QuarkAudio: An Open-Source Project to Unify Audio Processing and Generation.

Introduction

This project contains a series of works developed for audio (including speech, music, and general audio events) processing and generation, which helps reproducible research in the field of audio. The target of QuarkAudio is to explore a unified framework to handle different audio processing and generation tasks, including:

🚀 Key Highlights:

✅ Unified & Prompt-Free: Handles multiple tasks without explicit instruction.
⚙️ Decoder-only AR-LM Backbone: Leverages LLM-style autoregressive generation for speech token prediction.
🔄 End-to-End Compatible: Integrates WavLM/Hubert (feature extractor), H-Codec (discrete codec), and LM into one pipeline.
🌍 Multitask Support: SE, SR, TSE, SS, EDIT, VC, LASS, TTA, and more — all in a single model.

📄 Paper: arXiv:2510.20441 | 🎤 Listen: Demo Page | 🤗 Model: Hugging Face Spaces

GitHub Repo stars Please leave your ⭐ on our GitHub to support this community project！
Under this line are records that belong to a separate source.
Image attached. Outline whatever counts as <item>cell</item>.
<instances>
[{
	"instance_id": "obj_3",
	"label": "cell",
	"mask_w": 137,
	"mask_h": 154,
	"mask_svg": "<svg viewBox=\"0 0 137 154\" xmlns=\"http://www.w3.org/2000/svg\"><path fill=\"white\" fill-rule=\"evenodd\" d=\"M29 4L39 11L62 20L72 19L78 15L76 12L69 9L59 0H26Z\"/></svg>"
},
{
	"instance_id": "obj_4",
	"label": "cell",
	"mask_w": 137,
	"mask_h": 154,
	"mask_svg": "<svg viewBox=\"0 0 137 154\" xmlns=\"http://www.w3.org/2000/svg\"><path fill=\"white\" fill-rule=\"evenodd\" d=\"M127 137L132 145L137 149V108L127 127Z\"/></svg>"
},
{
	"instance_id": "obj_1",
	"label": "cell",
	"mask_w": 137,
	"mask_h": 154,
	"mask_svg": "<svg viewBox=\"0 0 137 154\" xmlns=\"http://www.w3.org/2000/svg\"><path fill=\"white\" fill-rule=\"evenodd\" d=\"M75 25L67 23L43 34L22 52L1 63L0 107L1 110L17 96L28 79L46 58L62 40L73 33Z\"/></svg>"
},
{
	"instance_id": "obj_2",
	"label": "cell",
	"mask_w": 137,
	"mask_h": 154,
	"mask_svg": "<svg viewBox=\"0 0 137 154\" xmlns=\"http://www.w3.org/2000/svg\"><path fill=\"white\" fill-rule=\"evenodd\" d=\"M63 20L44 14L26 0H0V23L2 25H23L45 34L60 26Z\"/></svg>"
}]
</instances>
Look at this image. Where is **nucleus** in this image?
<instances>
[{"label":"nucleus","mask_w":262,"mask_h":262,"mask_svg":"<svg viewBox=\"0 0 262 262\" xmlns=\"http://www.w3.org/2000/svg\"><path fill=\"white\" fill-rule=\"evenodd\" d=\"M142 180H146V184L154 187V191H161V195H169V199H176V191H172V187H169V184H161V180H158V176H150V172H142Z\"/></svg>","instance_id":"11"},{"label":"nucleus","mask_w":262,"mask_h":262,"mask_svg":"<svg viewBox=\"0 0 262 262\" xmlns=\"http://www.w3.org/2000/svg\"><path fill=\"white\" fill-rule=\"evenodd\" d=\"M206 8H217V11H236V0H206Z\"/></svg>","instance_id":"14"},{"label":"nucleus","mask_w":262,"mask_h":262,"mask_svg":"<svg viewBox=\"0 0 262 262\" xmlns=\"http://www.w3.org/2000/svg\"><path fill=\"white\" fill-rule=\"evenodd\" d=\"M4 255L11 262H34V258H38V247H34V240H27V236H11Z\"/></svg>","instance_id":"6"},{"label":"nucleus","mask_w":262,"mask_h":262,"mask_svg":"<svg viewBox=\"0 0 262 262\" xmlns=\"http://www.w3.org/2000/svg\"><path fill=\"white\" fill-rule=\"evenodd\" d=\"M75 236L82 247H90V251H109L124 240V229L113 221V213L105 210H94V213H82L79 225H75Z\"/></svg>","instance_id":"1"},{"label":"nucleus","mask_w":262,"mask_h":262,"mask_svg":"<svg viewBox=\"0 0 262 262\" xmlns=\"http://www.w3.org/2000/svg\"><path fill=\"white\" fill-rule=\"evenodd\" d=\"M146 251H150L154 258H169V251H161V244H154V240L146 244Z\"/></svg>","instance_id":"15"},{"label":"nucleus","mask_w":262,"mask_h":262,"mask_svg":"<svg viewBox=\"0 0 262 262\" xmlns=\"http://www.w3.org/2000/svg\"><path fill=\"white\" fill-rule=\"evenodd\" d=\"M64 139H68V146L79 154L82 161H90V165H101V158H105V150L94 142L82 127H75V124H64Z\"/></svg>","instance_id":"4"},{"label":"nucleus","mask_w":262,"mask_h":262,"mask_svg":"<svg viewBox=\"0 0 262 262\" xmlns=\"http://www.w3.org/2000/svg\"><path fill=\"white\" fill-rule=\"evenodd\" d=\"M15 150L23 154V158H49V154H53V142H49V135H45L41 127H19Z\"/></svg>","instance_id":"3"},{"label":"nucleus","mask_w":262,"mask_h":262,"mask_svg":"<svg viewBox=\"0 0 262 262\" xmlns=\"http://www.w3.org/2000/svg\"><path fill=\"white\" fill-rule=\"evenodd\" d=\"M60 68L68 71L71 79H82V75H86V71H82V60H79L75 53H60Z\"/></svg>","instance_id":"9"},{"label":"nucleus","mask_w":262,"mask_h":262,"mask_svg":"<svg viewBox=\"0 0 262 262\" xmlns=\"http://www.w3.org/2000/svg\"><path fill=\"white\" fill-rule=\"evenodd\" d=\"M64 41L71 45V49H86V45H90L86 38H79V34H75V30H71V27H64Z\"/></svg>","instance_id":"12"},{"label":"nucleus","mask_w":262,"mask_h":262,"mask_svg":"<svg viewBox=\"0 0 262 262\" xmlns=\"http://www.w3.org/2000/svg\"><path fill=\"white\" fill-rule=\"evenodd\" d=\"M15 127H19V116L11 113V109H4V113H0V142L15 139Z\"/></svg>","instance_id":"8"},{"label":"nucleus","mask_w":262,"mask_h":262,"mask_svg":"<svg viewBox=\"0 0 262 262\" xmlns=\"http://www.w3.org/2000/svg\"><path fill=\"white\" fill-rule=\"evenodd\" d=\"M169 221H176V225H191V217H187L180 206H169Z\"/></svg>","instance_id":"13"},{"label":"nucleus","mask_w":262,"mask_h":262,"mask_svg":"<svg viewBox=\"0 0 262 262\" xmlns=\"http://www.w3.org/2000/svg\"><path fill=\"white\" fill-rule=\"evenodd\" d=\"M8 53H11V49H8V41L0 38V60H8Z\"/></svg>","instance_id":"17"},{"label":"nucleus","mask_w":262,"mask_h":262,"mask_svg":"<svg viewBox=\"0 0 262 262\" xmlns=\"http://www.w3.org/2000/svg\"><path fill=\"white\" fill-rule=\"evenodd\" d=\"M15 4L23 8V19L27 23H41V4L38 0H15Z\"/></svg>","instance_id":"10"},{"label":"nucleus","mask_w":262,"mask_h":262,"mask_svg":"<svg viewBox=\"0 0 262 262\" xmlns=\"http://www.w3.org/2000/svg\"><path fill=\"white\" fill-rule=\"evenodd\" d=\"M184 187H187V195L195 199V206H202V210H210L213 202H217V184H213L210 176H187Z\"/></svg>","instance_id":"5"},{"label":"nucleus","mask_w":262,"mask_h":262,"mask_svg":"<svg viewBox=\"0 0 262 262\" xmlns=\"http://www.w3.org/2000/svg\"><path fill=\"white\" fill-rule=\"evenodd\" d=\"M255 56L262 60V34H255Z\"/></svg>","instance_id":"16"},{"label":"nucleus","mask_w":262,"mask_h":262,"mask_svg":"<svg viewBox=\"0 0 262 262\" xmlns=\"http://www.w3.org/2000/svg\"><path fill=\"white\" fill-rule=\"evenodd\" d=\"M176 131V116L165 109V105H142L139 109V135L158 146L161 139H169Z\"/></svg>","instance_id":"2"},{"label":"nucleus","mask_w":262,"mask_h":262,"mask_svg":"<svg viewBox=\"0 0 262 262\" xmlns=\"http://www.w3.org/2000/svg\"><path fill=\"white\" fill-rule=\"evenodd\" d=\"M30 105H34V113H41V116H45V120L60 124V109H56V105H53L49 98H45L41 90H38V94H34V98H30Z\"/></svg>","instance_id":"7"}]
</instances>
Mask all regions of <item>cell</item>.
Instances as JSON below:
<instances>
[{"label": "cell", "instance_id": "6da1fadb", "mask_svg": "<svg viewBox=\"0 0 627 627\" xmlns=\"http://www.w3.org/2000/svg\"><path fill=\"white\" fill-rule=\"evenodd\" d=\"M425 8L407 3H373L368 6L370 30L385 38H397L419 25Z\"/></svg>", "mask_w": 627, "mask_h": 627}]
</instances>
记得点击右上角的星星⭐来支持我们一下，您的支持是我们更新模型的最大动力！

📋 Supported Tasks

Task	Full Name	Status	Description
SR	Speech Restoration	⛳ supported	Recover clean speech from corrupted inputs (e.g., noise, reverb, packet loss)
TSE	Target Speaker Extraction	⛳ supported	Extract target speaker using reference enrollment audio
SS	Speech Separation	⛳ supported	Separate mixed speakers or sound sources
VC	Voice Conversion	⛳ supported	Convert the speaker identity of input speech while preserving linguistic content
LASS	Language-Queried Audio Source Separatio	⛳ supported	Separate sound sources based on natural language queries (e.g., “remove the man’s voice”)
CODEC	Audio Tokenization	⛳ supported	Encode speech into compact discrete tokens and reconstruct high-fidelity audio via decoding
AE	Audio Editing	⛳ supported	Edit spoken content by inserting, deleting, or substituting words/phrases in the audio domain
TTA	Text to Audio	⏳ Developing	Generate speech or environmental sounds directly from text prompts (upcoming in next release)
AEC	Acoustic Echo Cancellation	⏳ Developing	Remove echo artifacts in teleconferencing scenarios (upcoming in next release)

more…

In addition to the frameworks for specific audio tasks, QuarkAudio also provides works involving neural audio codec (NAC), which is the fundamental module to combine audio modality with language models.

🚀 News

2026/05/07: We release HCodec-Spatial, The system supports Spatial Audio Codec for Stereo Encoding and Mono-to-Stereo Spatialization,HCodec-Spatial.
2026/01/29: 🎉 Our paper “A Hybrid Discriminative and Generative System for Universal Speech Enhancement” has been accepted to ICASSP 2026! Built upon the QuarkAudio like architecture, this hybrid system achieved 3rd place in the URGENT 2026 Challenge (Track 1).
2025/12/24: We release QuarkAudio, an Open-Source Project to Unify Audio Processing and Generation.. The code is publicly available at: QuarkAudio-HCodec, along with pretrained models and inference examples.
2025/10/26: We release UniTok-Audio, The system supports target speaker extraction, universal speech enhancement, Speech Restoration, Voice Conversion, Language-Queried Audio Source Separation, Audio Tokenization,demo, . Code will comming soon.
2025/09/22: We release UniSE, a foundation model for unified speech generation. The system supports target speaker extraction, universal speech enhancement. . The code is publicly available at: UniSE, along with pretrained models and inference examples.

Citation

If you use this code or result in your paper, please cite our work as:

@misc{liu2025quarkaudiotechnicalreport,
      title={QuarkAudio Technical Report}, 
      author={Chengwei Liu and Haoyin Yan and Shaofei Xue and Xiaotao Liang and Xiaofu Chen and Bin Gong and Zheng Xue and Gang Song},
      year={2025},
      eprint={2512.20151},
      archivePrefix={arXiv},
      primaryClass={eess.AS},
      url={https://arxiv.org/abs/2512.20151}, 
}

License

QuarkAudio is released under the Apache 2.0 license.